_依頼文 A_
本文によると、『喰いタン』の1巻が刊行されたのは何年ですか?

『喰いタン』1-3巻感想:二十年前にあった奇跡の二十代ラブコメ

俺はね、まぁ最近いろいろめんどくさくて、思ったんだよ。なんかこう、喰いタンとか読みてぇなぁ……って。それで気づいたんだけど、喰いタンを読みたいのなら喰いタンを読めばよいのではないか?と。天才的な気づきを得たので記事にする。

本作の作者・寺沢大介はオッサンのアヘ顔漫画として名高い将太の寿司の作者である(ミスター味っ子も有名)。将太の寿司はオッサンたちのポジティブにもネガティブにも極まった顔が異様に魅力的な一方で、ヒロインの魅力は一日中回り続けた回転寿司のようにカラカラなんだが、同著者の本作『喰いタン』は奇跡とも呼べるほど異様にラブコメ指数の高い作品だ。恐らくそれは意図してできたものではないのだが。最近こそ増えてきた20代ラブコメだが、本作が2002年に1巻刊行という事実をラブコメラヴァーズとして見過ごしてはいけないのではなかろうか。

_依頼文 B_
リストのうち、「look」という語を含む行をすべて選び出してください。

_入力データ_
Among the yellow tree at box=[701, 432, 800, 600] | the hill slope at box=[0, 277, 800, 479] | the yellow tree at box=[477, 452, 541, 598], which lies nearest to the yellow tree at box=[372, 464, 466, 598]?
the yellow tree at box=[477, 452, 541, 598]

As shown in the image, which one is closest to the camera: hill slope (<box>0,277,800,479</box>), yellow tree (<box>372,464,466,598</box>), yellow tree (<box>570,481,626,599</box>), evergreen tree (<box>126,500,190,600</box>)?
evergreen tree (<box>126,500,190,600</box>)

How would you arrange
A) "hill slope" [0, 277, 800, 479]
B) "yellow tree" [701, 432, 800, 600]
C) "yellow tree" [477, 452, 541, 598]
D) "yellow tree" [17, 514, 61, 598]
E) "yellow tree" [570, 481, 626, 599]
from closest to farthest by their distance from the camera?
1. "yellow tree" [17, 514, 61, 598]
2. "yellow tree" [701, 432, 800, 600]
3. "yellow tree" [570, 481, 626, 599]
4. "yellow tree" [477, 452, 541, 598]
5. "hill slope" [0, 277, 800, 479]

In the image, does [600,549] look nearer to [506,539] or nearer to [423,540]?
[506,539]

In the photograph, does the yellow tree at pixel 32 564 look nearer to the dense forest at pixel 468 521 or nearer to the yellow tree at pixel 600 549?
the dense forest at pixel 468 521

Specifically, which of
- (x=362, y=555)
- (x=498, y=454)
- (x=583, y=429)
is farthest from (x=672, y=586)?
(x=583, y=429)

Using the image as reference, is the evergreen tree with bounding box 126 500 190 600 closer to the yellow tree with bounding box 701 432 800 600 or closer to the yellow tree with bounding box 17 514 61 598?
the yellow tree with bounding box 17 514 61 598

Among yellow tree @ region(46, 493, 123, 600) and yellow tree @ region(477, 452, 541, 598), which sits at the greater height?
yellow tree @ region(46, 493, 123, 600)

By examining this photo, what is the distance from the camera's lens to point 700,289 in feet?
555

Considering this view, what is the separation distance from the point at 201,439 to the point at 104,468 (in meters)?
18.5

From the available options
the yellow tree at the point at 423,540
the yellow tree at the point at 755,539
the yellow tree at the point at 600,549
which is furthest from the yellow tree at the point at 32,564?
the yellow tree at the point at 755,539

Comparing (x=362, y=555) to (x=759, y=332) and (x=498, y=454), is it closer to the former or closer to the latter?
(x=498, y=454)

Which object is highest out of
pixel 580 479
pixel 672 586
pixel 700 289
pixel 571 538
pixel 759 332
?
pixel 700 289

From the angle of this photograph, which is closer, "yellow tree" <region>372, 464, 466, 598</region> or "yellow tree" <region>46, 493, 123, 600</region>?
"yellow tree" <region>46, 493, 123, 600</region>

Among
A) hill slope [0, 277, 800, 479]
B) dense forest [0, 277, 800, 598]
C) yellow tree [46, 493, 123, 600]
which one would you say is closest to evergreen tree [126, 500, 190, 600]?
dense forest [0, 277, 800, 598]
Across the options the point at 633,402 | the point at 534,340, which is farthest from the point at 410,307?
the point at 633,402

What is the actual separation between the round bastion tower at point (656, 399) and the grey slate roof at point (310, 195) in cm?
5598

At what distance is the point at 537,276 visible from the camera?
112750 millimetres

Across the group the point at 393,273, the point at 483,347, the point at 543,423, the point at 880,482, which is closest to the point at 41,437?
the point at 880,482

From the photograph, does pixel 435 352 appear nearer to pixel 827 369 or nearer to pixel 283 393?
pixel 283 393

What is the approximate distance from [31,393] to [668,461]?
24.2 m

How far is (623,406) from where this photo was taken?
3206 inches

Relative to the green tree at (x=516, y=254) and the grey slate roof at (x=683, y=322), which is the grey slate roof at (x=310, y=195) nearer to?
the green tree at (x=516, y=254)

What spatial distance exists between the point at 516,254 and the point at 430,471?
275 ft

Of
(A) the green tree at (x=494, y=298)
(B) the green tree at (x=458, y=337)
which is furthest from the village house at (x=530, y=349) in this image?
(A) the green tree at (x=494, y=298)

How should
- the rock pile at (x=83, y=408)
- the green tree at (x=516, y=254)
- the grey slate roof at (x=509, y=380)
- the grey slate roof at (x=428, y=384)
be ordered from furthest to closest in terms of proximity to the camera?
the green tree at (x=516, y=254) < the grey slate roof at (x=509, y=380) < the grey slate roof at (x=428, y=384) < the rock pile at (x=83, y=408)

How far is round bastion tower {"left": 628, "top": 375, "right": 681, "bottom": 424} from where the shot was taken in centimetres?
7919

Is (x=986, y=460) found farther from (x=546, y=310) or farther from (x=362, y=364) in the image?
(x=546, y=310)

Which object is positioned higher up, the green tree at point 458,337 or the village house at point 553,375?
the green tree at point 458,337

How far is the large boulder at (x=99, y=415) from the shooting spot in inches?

_回答 A_
2002年です。

_回答 B_
In the image, does [600,549] look nearer to [506,539] or nearer to [423,540]?
In the photograph, does the yellow tree at pixel 32 564 look nearer to the dense forest at pixel 468 521 or nearer to the yellow tree at pixel 600 549?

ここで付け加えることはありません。